The institute and its people have been called upon to help facilitate negotiated resolution of disputes in such places as Cyprus, Kashmir, Sudan and Western Sahara. Institute scholars and visiting fellows are an important national resource on trouble spots in Africa, the Persian Gulf and Middle East, the Korean peninsula and Northern Ireland. Specialized institute programs on transitional justice help South Africans, Bosnians and Rwandans seek justice and reconciliation. Conferences bring together humanitarian organizations, governments and multilateral agencies to explore the necessity of real-time coordination and communication using the latest information technologies. And the institute's education and publication programs bring the fruits of this material to scholars, educators and students across the globe.

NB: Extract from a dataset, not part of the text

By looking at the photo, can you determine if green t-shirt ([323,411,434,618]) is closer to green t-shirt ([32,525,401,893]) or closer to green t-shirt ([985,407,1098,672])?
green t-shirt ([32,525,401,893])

Last fall Congress transferred to the institute one of the last building sites on the Mall as a location for a permanent headquarters and a memorial to peace and peacemakers. This 3-acre plot, just across Constitution Avenue from the Vietnam, Korean and Lincoln memorials, will one day be a part of a "war and peace" corner of the Mall in our capital city. This will be a government-private sector partnership, and the institute is now launching a capital campaign to raise funds for the construction of the new facility.

It is increasingly apparent that both the policies and institutions created to serve an earlier age of foreign policy challenges now require adaptation in the interests of sustained and creative U.S. leadership in the world. Here is one national institution that is rising to the challenge.

 

Chester A. Crocker, a Senior Official in Policymaking for Africa in the 1980s, is a Professor of Diplomacy at Georgetown University.